Le projet de réaliser à Saliers un camp-vitrine s'est heurté d'emblée au manque de moyens. Le site n'était adapté que dans le rêve de l'architecte des Monuments historiques. Il avait surtout pour objectif de rassurer les populations arlésiennes, très hostiles à la présence en nombre de nomades. Les cabanes ont été construites par une cinquantaine d'internés de Rivesaltes transférés en juillet 1942 pour travailler à l'aménagement du camp mais les entreprises locales qui devaient effectuer les travaux plus techniques(adduction d'eau, électrification) ont vite abandonné car elles n'étaient pas payées. On retrouve comme dans la plupart des camps l' insuffisance des installations sanitaires. La situation de l'infirmerie est encore pire qu'au camp des Milles (voire notice rapport sanitaire sur le camp des Milles). L'alimentation est particulièrement frugale. Elle sera améliorée en décembre 1943 car elle sera alignée sur le régime des prisons ! Dans ces conditions d'insalubrité et de sous-alimentation, vingt six décès sont enregistrés pendant la durée de fonctionnement du camp .
Le rapport évoque le placement d'enfants « sans famille ». Les responsables des camps jugeaient que les conditions de vie étaient incompatibles avec la présence d'enfants. Dans le cas de Saliers, faire sortir les enfants du camp, c'est les arracher non seulement à l'internement mais aussi à leur mode de vie traditionnel. Les enfants « sans famille » l'étaient-ils vraiment ? Cela paraît peu compatible avec le profil des familles transférées de Rivesaltes.
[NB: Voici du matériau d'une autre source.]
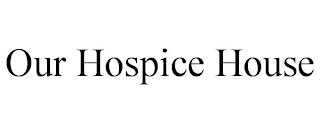 OUR HOSPICE HOUSE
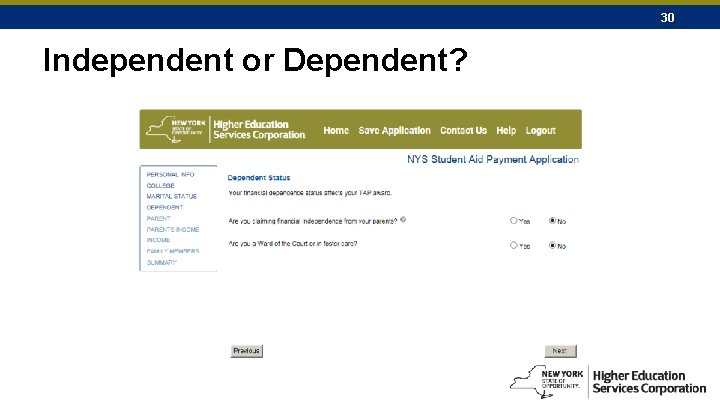 30 Independent or Dependent? 
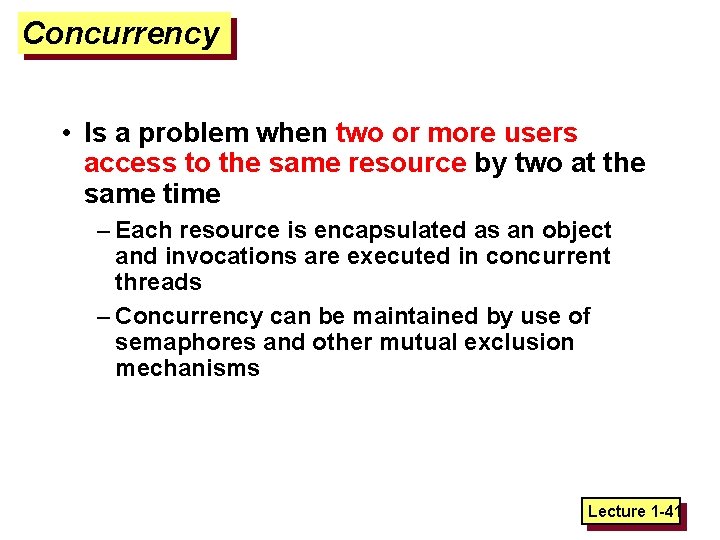 Concurrency • Is a problem when two or more users access to the same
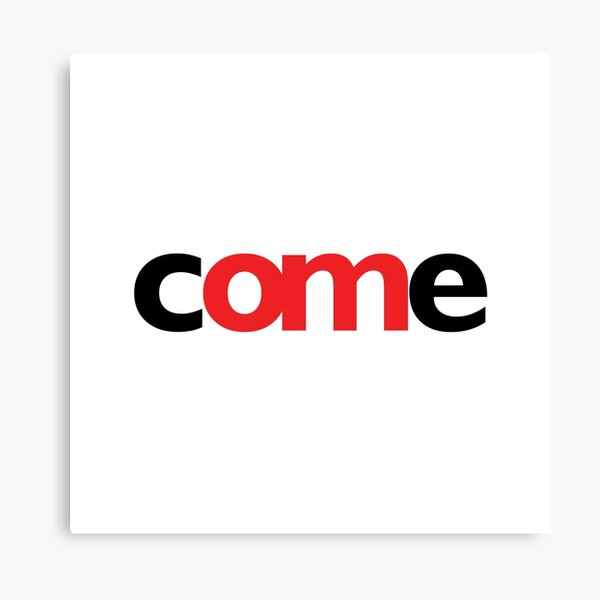 come Canvas Print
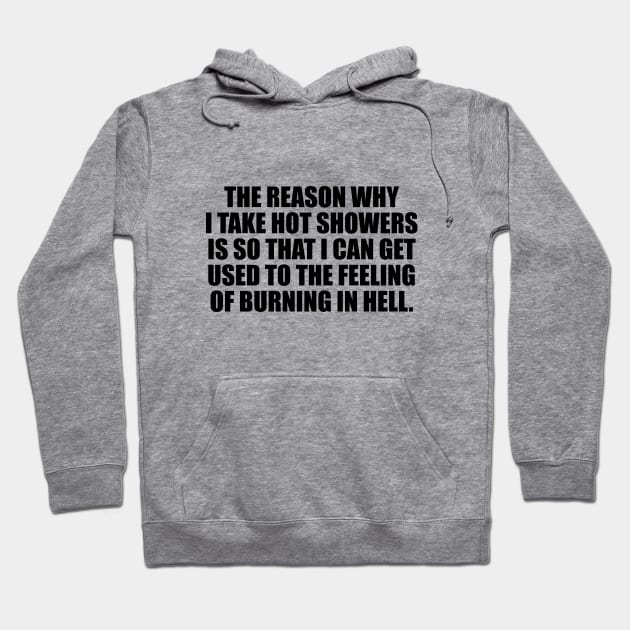 The reason why I take hot showers is so that I can get used to the feeling of burning in hell Hoodie by CRE4T1V1TY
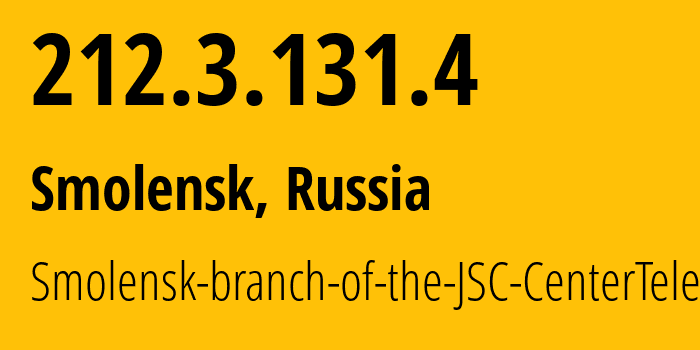 IP-адрес 212.3.131.4 (Смоленск, Смоленская Область, Россия) определить местоположение, координаты на карте, ISP провайдер AS35125 Smolensk-branch-of-the-JSC-CenterTelecom // кто провайдер айпи-адреса 212.3.131.4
Les parents ont-ils été convaincus ou contraints ? Denis Peschanski relève qu'en décembre 1942, 27 enfants de moins de dix ans sont confiés par le Secours national à des institutions religieuses et que quelques deux cents enfants sont ensuite pris en charge par l'Assistance publique de Marseille.
Les nomades internés n'ont pas de relais extérieurs à leur communauté. Ils comptent avant tout sur la solidarité familiale. Ils sont en butte à l'hostilité de la population environnante. Les organisations caritatives qui travaillent dans les camps de la zone sud sont absentes à Saliers. Le Secours national et la Croix-Rouge sortent un certain nombre d'enfants du camp mais cette action n'est pas dépourvue d'arrière-pensée.
Sylvie Orsoni
Sources
Bertrand Francis, Jacques Grandjonc, « Un ancien camp de bohémiens » : Saliers, in Les camps en Provence. Exil, internement, déportation. 1933-1942, (dir. Grandjonc Jacques, GrundtnerTheresia, Aix-en-Provence, Alinea, 1984.
Debilly isabelle, Un camp pour les Tsiganes, Saliers, Bouches-du-Rhône, 1942-1944, dossier pédagogique n°6, Archives départementales, Conseil général des Bouches-du-Rhône, 2001.
Grynberg Anne, Les camps de la honte. Les internés juifs des camps français, 1939-1944, La Découverte/Poche,Pari, 1999.
Mencherini Robert, Vichy en Provence, Midi Rouge, ombres et lumières, tome 2. Paris, Syllepse, 2009.